Do you remember when you said to me,

How I am bent.

You are bent into my sight.

You are bent into a rose window.

I remember a love and a summer.

You were not there.

Your mother bends over the roses.

She raises her eyes and remembers.

I remember a moon when you told me you loved and missed me.

I remember a moon when you told me of love.

Your mother sent me rosecovered nightgowns.

There was no moon the night I loved.

I remember a child and a mother.

I remember remembering loving.

Do you remember the white beds where we talked of love?

Did you know that that is where there was no moon?

Do you think my love remembers loving me?

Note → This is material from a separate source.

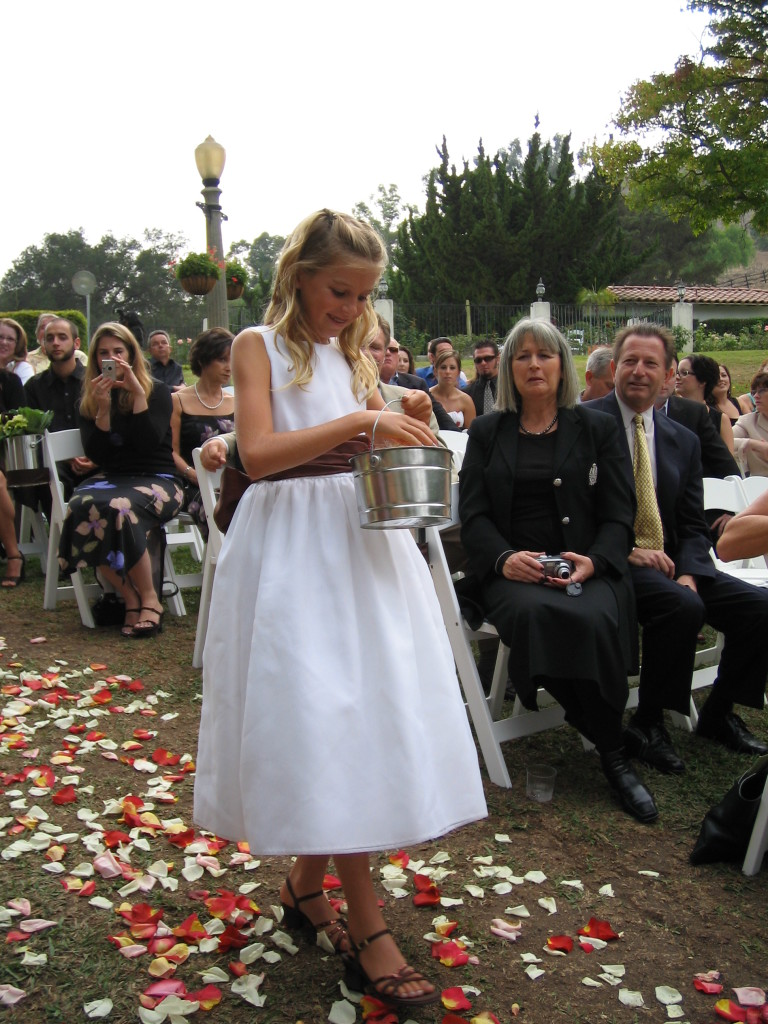 Flower_girl_(wedding)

Remember for me. I love what you do not remember.

I love you and remember.

Window Decoration

a round slate of green

written on with morning

depends from the sun.

a vegetable zodiac.

or lamprey or electric ocean.

beneath the light. there is some miner

here or locomotive. light

brightening and approaching hard like

the softest vision of hell

one can imagined one's eyes are

not removed, one's tongue does not go

dead before the sight of that speech

fully-grown and flatly wizened as

a dark mushroom pressed in glass so

green the bottom nub is like amber

sealing wax, so round

that under its pressure

words have all objects.

The soft pebbles of words

succeed one another

tumbling like dew from the

dark. Morning silences

revolve small in the clouds.

The grey bark stills its tall

circular progress while

the branches grow straight out.

A high limb stretched across

the yard lets squirrels run

soft linear streaky like

furry locomotives.

We cannot ensconce the night.

The fire is put out now

that the motion danced in

lifts. The dispell of bark-

smoke like a gray bud dreg

the red flame like smoothing

still water falls out now

in cloud-like opals which

seen like words, now. all speech

passe drops through the bloom

morning clearing the path.

The sky from the labyrinth changes,

light gives way to black, and below

the cycles the monster arranges

repeats everything that I know.

But watching the clouds hide the sunset

I think, never darkness before

impelled me. I sleep, I forget

sleep, or run, or abhor,

but to dark I awaken once more.

In moments of sight I awaken

and think I have lived in a dream

which must constantly be overtaken

If I am to sing as I seem.

The mornings bring only remembrance

but sometimes, ascending the stair,

I greet and pass by my resemblance,

look up to the sky and the air

and see a new ancientness there.

The cycle continues to wander,

the spiral the monster foretells.

His laugh now is clearer and fonder.

I hear it through prisons and dells.

It is my voice, forever repeating

the dream and the morning's recalls

the maze of the world and my greeting

to memory, wakening, all

as they plunge down a darkening fall.

Adelaide

In shining beds of tulip leaves

lies my love

in grey beds of dawn's upheaval

dreams will move

the sun like water, sad and cold

My love is like a ferny spoke

under rain

growing like water at the tip.

A drop of pain

falls in sorrow, so full, too old.

Souls are forced from the clouded sky.

How can we

sustain a root in this empty

lake alley?

Here on the ground grey leaves unfold.